Butik Tutku'ya geleli bir hafta oldu. Salih Bey ile tanıştık önce, uzun yoldan gelmiştim ve ister istemez yıpranmıştım. Salih bey omuzlarımdan tutup şöyle bir inceledi beni, sonra beğendiğini belli edercesine kıvrıldı dudakları, yukarıya doğru.
-Tozlanmışsın, hep bu kargo şirketleri yüzünden. Seni şöyle bir silkeleyelim de rengin belli olsun.

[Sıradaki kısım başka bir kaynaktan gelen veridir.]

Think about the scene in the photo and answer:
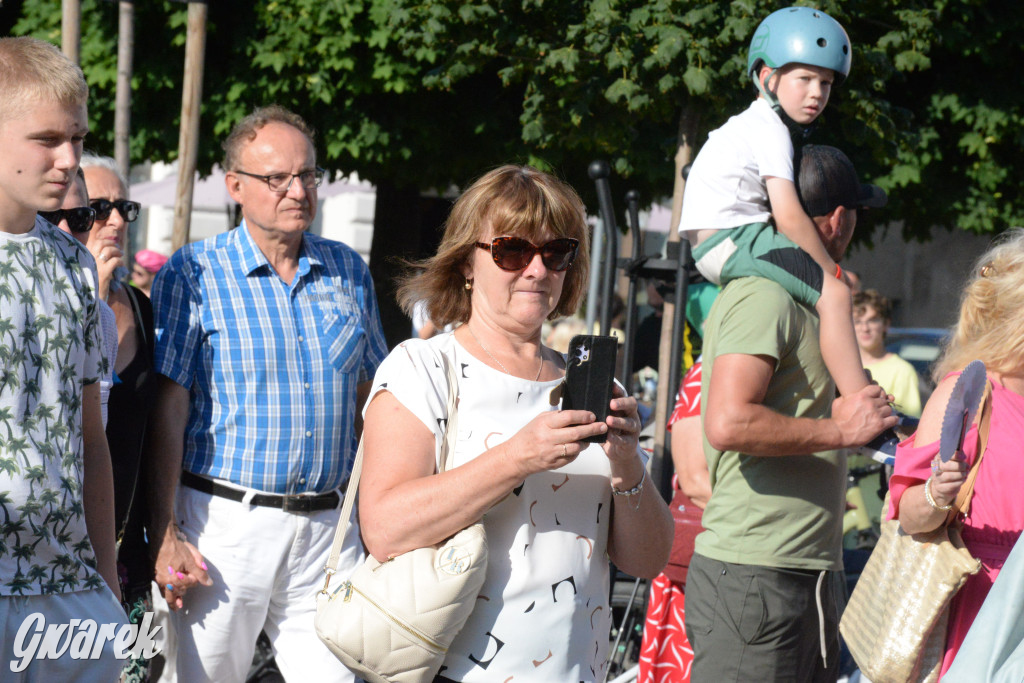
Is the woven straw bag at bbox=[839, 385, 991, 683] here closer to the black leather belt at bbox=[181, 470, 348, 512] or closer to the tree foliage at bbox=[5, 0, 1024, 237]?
the black leather belt at bbox=[181, 470, 348, 512]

Sonra Sevgi Hanım'ın maharetli ellerine teslim etti beni. Yirmi dakikanın ardından vitrinin en güzel yerindeydim. Derin göğüs dekoltem, üzerine giydirildiğim cansız mankenin hatlarını ortaya çıkartan özenli işçiliğim ve butiğin ismini vurgulayan kırmızı rengimle 'Ben buradayım!' diye bağırıyordum olmayan ağzımla. İlgi çekmem uzun sürmedi, birkaç güzel hanım talip oldu bana. Hatta birisi üzerine giyip denedi beni. Benim ilk deneyimimdi, adı Bahar'dı. Kendi çevresinde dönerken eteklerim uçuşuyor, ılık rüzgar kumaşımı okşuyordu. Ben aşktan sarhoş olmuş, Bahar'ın güzelliğine teslimken, tekrar vitrinde buldum kendimi. Anlaşılan Bahar kadrolu bir ev kızıydı ve ne birikmişi ne de annesine yalvarmaları işe yaramıştı. Bahar'ın annesi Fazilet Hanım'ın tavırlarından belliydi zaten Bahar'la bir geleceğimizin olmayacağı. Biz ayrı dünyaların varlıklarıydık.

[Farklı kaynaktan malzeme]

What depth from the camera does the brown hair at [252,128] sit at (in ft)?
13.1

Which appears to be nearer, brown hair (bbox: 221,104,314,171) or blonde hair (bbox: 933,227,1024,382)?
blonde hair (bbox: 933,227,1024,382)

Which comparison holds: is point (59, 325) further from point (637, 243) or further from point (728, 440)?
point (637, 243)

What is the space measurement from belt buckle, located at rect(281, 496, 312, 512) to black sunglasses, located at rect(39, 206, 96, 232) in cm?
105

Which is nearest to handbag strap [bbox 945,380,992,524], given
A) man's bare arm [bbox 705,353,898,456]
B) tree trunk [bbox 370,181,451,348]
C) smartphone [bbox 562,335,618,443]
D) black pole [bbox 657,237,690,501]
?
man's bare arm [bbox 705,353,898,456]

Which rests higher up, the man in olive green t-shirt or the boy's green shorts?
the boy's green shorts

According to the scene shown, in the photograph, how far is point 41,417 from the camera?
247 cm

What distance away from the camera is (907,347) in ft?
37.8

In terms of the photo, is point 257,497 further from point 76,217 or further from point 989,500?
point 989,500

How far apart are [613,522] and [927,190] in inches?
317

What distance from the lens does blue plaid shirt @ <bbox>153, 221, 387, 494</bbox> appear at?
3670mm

-Almayacağımı söyledim ya kız sana, Sevgi ablan olmasa üzerine bile giyinemeyecektin. Beş dakika hevesini al, çıkart sonra hemen! O memeleri aça aça dolaşacak bir de, evde bile giydirmem onu sana! Kocana aldırırsın kocana!

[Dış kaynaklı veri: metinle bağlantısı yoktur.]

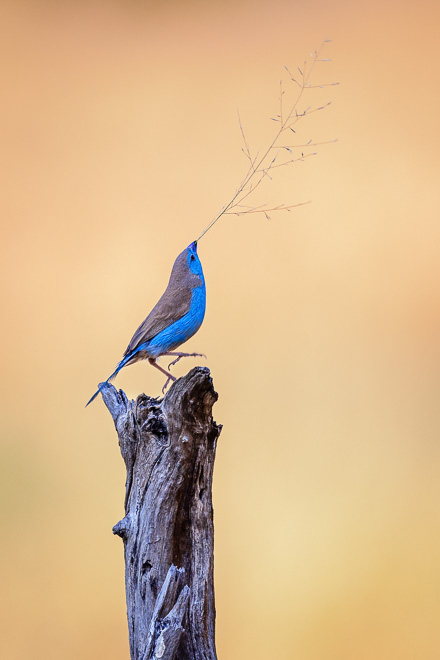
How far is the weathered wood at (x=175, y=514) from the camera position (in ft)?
6.12

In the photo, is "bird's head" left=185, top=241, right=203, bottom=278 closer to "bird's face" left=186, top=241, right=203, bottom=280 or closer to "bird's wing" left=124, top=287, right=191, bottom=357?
"bird's face" left=186, top=241, right=203, bottom=280

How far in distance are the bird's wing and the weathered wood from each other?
0.82ft

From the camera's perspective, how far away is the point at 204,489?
1.96 meters

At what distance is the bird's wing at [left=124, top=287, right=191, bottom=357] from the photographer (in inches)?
84.1

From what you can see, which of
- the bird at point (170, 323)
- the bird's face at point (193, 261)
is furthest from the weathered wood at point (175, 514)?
the bird's face at point (193, 261)

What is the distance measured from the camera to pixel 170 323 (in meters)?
2.14

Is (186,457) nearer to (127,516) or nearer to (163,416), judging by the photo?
(163,416)

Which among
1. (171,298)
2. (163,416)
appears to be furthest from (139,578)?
(171,298)

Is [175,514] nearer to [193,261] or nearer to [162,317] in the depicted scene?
[162,317]

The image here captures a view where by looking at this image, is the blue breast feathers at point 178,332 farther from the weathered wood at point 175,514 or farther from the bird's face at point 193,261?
the weathered wood at point 175,514

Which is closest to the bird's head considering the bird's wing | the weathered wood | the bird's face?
the bird's face

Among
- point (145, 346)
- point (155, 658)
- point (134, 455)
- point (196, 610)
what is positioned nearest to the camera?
point (155, 658)

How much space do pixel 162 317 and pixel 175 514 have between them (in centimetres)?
62

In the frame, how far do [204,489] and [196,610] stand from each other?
0.34m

Bahar'dan sonra ağır bir depresyona girdim. Gelen geçenin yüzüne bile bakmıyordum. Daha çabuk tozlanıyor, rengimin parlaklığını hızla kaybediyordum. Ne Sevgi Hanım ne de Salih Bey olan bitenin farkındaydı, bedbahtlığın nirvanasındaydım. Derken bir gün butiğin önünden orta yaşlarının sonuna yaklaşmış, pejmurde kıyafeti yerleri süpüren, saçları topak topak kir içerisinde bir kadın geçti. Üzerindeki kıyafetin (sanırım bir zamanlar benim gibi bir elbiseydi) ruhuna bir Fatiha okudum, öleli çok uzun zaman olmuştu. Daha duam son bulmadan kadın geri döndü ve tam karşımda durdu. Aramızda yalnızca vitrinin camı vardı ve kendimi onun delip geçen buz mavisi bakışları yüzünden çırılçıplak hissettim. Eğer bir kıyafet hele de bir tuvaletseniz böyle hissetmeniz gerçekten tedirgin edicidir. Sonra Sevgi Hanım'ın güven veren sesini duydum.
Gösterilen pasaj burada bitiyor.